> **Problem**: Continue the article below on the end of Iran's oil shield, starting after its last sentence, which ends "the world's biggest producer of hydrocarbons."

── Page text ──

World News

11.12.13

The End of Iran’s Oil Shield

Why Iran is willing to bargain about its nuclear program and how the West can force its hand.

In 2006 I wrote in Foreign Policy that Iran was protected by an oil shield that allowed it to defy Europe and the United States while it pursued an aggressive uranium enrichment program, laying the foundation for potential nuclear weapons production.

Today that shield is gone, which is why the West has been able to exert such pressure on Tehran and may yet get a deal to neuter its nukes.

What happened? Oil prices soared anyway, largely because of Asian demand. They hit $147 in July 2008. Then the global economy started to collapse, threatening worldwide recession. But after the painful shocks of 2008, the world got used to sky-high oil prices and eventually absorbed the impact. The Saudis increased their production. The Iraqis came online with theirs. And perhaps most importantly, the domestic United States energy industry went into high gear, largely through the use of fracking technology. This year the United States, by far the world’s biggest consumer of energy, will surpass Saudi Arabia as the world’s biggest producer of hydrocarbons.

───
── Information provided ──

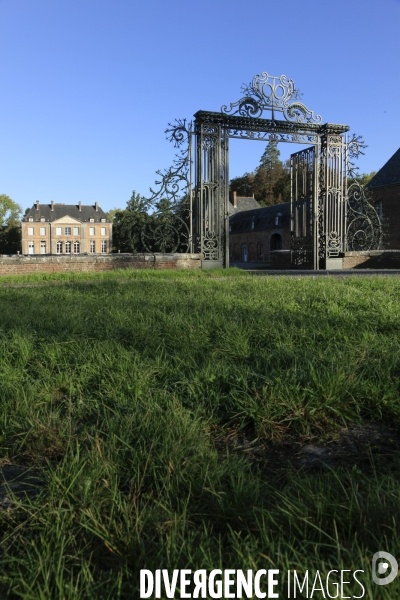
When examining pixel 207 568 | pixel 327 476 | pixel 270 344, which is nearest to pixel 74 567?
pixel 207 568

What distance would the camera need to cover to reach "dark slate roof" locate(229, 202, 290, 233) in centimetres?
5320

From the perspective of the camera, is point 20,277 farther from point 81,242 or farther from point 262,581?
point 81,242

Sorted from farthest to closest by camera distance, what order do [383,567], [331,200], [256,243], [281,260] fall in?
[256,243]
[281,260]
[331,200]
[383,567]

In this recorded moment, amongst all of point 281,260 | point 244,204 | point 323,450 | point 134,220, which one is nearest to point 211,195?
point 134,220

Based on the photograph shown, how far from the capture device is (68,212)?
98.0m

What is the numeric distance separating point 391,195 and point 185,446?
37.3 meters

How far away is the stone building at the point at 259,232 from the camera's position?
2096 inches

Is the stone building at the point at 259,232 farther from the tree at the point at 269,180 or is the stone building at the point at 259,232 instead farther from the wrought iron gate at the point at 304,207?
the wrought iron gate at the point at 304,207

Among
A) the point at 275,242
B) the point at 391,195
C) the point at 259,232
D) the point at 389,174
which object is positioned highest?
the point at 389,174

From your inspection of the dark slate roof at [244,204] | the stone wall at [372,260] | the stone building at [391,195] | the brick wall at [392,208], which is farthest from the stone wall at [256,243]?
the stone wall at [372,260]

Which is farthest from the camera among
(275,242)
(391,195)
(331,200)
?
(275,242)

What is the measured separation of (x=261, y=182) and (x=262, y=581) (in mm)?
73226

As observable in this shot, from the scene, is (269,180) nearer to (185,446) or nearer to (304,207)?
(304,207)

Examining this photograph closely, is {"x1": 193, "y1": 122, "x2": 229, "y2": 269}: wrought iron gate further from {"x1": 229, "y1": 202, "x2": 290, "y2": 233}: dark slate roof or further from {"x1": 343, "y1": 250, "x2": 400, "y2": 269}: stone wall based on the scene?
{"x1": 229, "y1": 202, "x2": 290, "y2": 233}: dark slate roof
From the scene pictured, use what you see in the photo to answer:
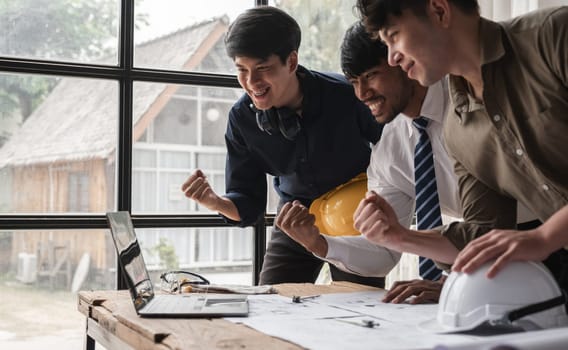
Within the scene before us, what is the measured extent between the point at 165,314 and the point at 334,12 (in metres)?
2.31

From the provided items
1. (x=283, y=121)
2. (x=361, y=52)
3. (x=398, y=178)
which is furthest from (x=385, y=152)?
(x=283, y=121)

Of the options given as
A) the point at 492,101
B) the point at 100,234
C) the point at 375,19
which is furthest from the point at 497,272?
the point at 100,234

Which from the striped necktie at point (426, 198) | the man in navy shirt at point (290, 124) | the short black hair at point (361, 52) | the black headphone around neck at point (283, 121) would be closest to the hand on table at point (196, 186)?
the man in navy shirt at point (290, 124)

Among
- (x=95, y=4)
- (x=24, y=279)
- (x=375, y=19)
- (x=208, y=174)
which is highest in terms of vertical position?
(x=95, y=4)

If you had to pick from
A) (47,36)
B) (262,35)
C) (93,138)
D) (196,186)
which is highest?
(47,36)

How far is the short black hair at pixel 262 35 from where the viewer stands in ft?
7.28

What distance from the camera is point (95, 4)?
301 cm

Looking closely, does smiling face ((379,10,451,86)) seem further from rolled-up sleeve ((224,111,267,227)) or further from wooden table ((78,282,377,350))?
rolled-up sleeve ((224,111,267,227))

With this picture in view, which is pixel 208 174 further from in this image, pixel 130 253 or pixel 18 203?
pixel 130 253

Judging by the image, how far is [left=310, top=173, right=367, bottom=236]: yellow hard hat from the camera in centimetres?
222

───

> **Answer to this task**:
Thus, where once Iran threatened to take large quantities of oil off the market to punish the West, today the West is willing to impose sanctions that take huge quantities of Iranian oil off the market to punish Tehran.

In the Foreign Policy essay  published in April 2006, I argued that the West was hesitant to take stronger action on Iran. It knew China and Russia, with major economic ties to Tehran, would be hard to get on board for any United Nations resolution. But even more importantly, the West knew that “any misstep in the campaign to deter Iran from developing nuclear technology … could lead to an explosion in the cost of oil.”

The article goes on:

The Iranians know that, of course, and as soon as President Mahmoud Ahmadinejad took office in August, the regime began performing as if a higher law -- supply and demand -- would protect it no matter how much it provoked the international community. As Iran's delegate to the IAEA, Ali Asghar Soltanieh, said bluntly in March, Tehran estimates that "the United States has the power to cause harm and pain, but the United States is also susceptible to harm and pain. So if that is the path that the U.S. wishes to choose, let the ball roll."

The basic arithmetic is simple. There is just barely enough oil in today's market to meet the global demand for about 85 million barrels a day. With almost all oil producers pumping every drop they can get out of the ground or from under the sea, a margin of roughly 1.5 million barrels a day is left over. Iran exports about 2.7 million barrels a day. If an international embargo, a military attack, or a political decision in Tehran took that Iranian oil off the market, prices could well soar from the current price of around $60 a barrel to $90 a barrel or higher. Adjusted for inflation, that would equal or surpass the oil shocks of 1973 and 1979. Painful indeed….

Painful then.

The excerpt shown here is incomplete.